When Shira approached me and asked if I would consider writing original music for this, I gave her an open-ended response: ‘Let’s sit together in a room with a piano and see if we can come up with something together. Let’s see if the chemistry is there.’ And after we wrote our first song together, we both were proud of our collaboration and realized we were a match.

What message in the show is critical for a New York audience to hear now?Ginsburg: We are so polarized as a nation politically, I think it is crucial that we take time to appreciate that the diversity of our neighbors and our ability to live together in such close proximity of each other in such a peaceful way is precisely what makes us so great. New York City is exemplary in so many ways. I hope we can serve as a model to our nation of tolerance and unity as we stand at this crucial political precipice.

Comisar: New York is a Jewish city, over 10% of the city is Jewish ... And whether you are Jewish or not, Jewish ethnicity, humor, and food are part of the lifeblood of this city. The genre of the musical is a New York phenomenon. New Yorkers of all races and ethnicity can step into the world of Bubby’s Kitchen and feel right at home.

What was most challenging about working on Bubby’s?Bertone: Being raised Catholic, grasping some of the musical styles definitely came as a challenge in the beginning. Now, the challenge lies in having the strength to access these dark moments in history for each performance.

Comisar: The most challenging thing for me has been striking the right tone in the creating of the music and lyric-writing.

A musical that involves the Holocaust is a huge challenge. How does one write music that touches the darkness without wallowing in it? How to be poignant without crossing over to maudlin? It is a balancing act. And knowing that the show has moments of darkness, how do we find the right places to bring in comedy and levity.

What part of your own background fed into this story?Ginsburg: I grew up on my grandparent’s dairy farm in Troy, N.Y., and spent every day of my life in their home. It was an incredible gift. As a grandchild of Holocaust survivors, my cousins and I were brought up as if we were siblings. We are an incredibly tight-knit, close, and wildly colorful family that has been brought up to value the bonds and connections to family, friends and community as the most valuable thing in life. Professionally, I have my BFA in drama from Syracuse University and was a professional actress, singer and songwriter here in New York before going back to Hebrew Union College for my Master’s Degree and Cantorial Ordination. I just celebrated my tenth year as Cantor at East End Temple in Gramercy, and I have been traveling Bubby’s Kitchen around the country for the last five years. Marrying my two greatest passions in life and being able to work as both Cantor and actor carrying forth the same messages and missions from two different platforms has been more rewarding than I could have ever imagined.
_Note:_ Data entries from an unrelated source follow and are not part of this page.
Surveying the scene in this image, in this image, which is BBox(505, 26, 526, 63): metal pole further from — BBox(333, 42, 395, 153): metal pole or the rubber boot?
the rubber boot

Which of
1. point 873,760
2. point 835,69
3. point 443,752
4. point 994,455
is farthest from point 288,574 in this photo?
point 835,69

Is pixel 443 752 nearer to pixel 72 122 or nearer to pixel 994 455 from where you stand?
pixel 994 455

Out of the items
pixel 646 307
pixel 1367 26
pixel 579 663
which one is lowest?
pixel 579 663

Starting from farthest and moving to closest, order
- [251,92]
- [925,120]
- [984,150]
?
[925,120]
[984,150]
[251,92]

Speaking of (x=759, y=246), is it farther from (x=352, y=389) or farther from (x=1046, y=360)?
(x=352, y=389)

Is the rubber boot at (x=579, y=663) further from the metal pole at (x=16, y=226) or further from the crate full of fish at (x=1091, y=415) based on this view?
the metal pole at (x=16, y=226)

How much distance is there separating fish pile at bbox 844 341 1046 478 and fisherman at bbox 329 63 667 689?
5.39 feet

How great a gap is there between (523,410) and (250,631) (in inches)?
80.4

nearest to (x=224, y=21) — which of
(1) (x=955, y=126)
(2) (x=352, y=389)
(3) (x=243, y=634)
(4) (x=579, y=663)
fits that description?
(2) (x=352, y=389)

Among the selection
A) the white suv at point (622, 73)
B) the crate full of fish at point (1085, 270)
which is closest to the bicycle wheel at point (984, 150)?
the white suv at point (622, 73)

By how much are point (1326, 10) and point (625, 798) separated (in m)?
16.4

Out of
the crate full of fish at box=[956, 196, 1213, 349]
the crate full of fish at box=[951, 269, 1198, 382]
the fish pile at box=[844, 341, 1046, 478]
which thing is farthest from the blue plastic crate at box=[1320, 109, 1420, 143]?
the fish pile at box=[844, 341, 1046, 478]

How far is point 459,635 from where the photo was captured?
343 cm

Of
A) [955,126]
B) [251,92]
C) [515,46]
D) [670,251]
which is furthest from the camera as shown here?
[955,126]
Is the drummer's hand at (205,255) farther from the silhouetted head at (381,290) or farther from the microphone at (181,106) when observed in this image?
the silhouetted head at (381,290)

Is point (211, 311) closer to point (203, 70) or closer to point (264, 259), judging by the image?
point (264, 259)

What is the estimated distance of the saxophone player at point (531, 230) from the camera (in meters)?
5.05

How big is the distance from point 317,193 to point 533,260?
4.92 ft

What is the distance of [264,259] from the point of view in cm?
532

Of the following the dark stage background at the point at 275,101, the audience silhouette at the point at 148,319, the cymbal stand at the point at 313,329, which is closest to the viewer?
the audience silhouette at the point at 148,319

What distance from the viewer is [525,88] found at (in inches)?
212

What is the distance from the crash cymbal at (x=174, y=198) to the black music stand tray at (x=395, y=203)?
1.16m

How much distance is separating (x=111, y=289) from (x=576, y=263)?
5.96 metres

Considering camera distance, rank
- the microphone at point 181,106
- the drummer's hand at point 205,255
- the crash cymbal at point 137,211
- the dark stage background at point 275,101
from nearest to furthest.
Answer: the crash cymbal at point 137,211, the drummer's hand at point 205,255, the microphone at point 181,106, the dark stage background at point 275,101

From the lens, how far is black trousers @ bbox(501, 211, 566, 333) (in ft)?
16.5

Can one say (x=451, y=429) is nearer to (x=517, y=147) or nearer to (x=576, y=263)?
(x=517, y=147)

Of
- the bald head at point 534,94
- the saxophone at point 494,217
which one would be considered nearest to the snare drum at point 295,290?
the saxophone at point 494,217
Bertone: I grew up in the suburbs of Chicago and studied music at NYU. I am a professional musician working in the theater industry in NYC and have played keyboards and/or conducted for numerous shows either here in town or on tour.

Comisar: I am not the grandchild of a Holocaust survivor, but the stories of the Shoah were hauntingly formative to me in my growing up years. I have distant relatives who were murdered by the Nazis, so the stories of the partisans are not immediately familiar to me personally. But my consciousness of the Holocaust and the imperative of memory and storytelling are at the very core of my Jewish self.